Data Replication and Fault Tolerance

The basic goal for all of these protocols is to replicate data in a distributed system in a manner that makes the replicated entity indistinguishable from a non-replicated object implementing the same interface. For example, if we imagine a simple variable, x, that can be read or written to, a replicated version might consist of some set of replicas x0, x1, ... xn and an associated protocol, such that reads and writes to the replicates are performed in a way that looks indistinguishable from reads and writes to the original variable. The challenge is to deal with cases in which multiple updates are initiated concurrently (sometimes called an edit conflict), or where a failure disrupts an update while it is still in progress. When we create a process group, the idea is that each of its members will hold a replica. Updates are delivered to the group members through an event notification interface implemented in a way that eliminates these kinds of problems.

The central difference between the three models is that virtual synchrony assumes that the variable is replicated in memory by a set of processes executing on some collection of machines in a network. Transactional one-copy serializability assumes that the data resides in a collection of transactional databases (on disk), and implements the full transactional ACID properties, with the usual begin/commit/abort interface. State-machine consensus lies somewhere in the middle: the variables are assumed to be persistent (for example they might be stored in files), but are not assumed to have full ACID properties, and access is not assumed to go through a transactional begin/commit/abort interface.

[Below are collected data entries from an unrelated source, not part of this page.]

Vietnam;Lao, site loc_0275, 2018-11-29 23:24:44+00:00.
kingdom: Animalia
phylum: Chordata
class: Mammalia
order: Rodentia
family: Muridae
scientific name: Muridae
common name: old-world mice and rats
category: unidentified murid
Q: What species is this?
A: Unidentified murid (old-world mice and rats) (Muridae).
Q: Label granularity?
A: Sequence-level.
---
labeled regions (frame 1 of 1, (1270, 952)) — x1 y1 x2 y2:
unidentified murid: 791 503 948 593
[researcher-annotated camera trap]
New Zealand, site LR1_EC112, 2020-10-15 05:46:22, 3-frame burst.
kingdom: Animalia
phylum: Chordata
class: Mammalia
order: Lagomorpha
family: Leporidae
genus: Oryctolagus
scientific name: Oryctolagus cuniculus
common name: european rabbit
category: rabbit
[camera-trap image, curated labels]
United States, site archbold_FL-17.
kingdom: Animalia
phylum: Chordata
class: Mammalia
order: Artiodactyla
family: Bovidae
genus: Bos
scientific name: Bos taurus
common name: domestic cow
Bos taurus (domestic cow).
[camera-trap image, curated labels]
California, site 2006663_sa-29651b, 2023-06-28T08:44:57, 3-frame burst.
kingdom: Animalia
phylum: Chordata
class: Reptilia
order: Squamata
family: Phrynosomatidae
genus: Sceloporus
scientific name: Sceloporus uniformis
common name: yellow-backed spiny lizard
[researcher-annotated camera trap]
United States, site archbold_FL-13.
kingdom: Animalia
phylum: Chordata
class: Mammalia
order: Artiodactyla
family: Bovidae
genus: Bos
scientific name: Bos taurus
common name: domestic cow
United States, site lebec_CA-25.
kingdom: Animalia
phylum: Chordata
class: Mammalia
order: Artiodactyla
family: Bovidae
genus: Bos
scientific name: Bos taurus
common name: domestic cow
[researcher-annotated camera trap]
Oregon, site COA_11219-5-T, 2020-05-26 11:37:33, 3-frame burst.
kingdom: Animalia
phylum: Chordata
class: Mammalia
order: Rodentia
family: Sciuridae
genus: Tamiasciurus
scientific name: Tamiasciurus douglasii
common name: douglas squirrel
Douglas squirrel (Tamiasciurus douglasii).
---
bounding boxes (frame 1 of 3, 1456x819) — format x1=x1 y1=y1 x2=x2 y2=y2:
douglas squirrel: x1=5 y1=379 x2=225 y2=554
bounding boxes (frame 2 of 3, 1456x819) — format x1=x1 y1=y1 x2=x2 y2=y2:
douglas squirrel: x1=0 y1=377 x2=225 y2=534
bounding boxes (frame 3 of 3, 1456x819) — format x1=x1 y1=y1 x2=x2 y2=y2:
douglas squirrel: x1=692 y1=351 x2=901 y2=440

None of the three models is particularly difficult to support in a system where the set of participating processes is stable, and where messages are delivered reliably. However, in real networks, computers can crash or become disconnected and messages can be lost. The need to preserve the properties of the model while masking failures and maintaining high performance is what makes the data replication problem so difficult.

All three models assume that machines may fail by crashing: a computer halts, or some process on it halts, and other processes sense the failure by timeout. Timeout, of course, is a potentially inaccurate way to sense failures (timeouts always discover true crashes, but sometimes a timeout will trigger for some other reason, such as a transient connectivity problem.) A platform implementing any of these models must provide the programmer with a set of system calls that allows him or her to write code that will continue to respect the model even if these kinds of problems occur. In effect, the platform hides this difficult fault-tolerance problem from the programmer.

None of the three models can handle more complex failures, such as machines that are taken over by a virus, or a network that sometimes modifies the messages transmitted. The so-called Byzantine agreement model goes beyond the data replication schemes discussed here by also solving such issues, but does so at a price: Byzantine replication protocols typically require larger numbers of servers, and can be much slower.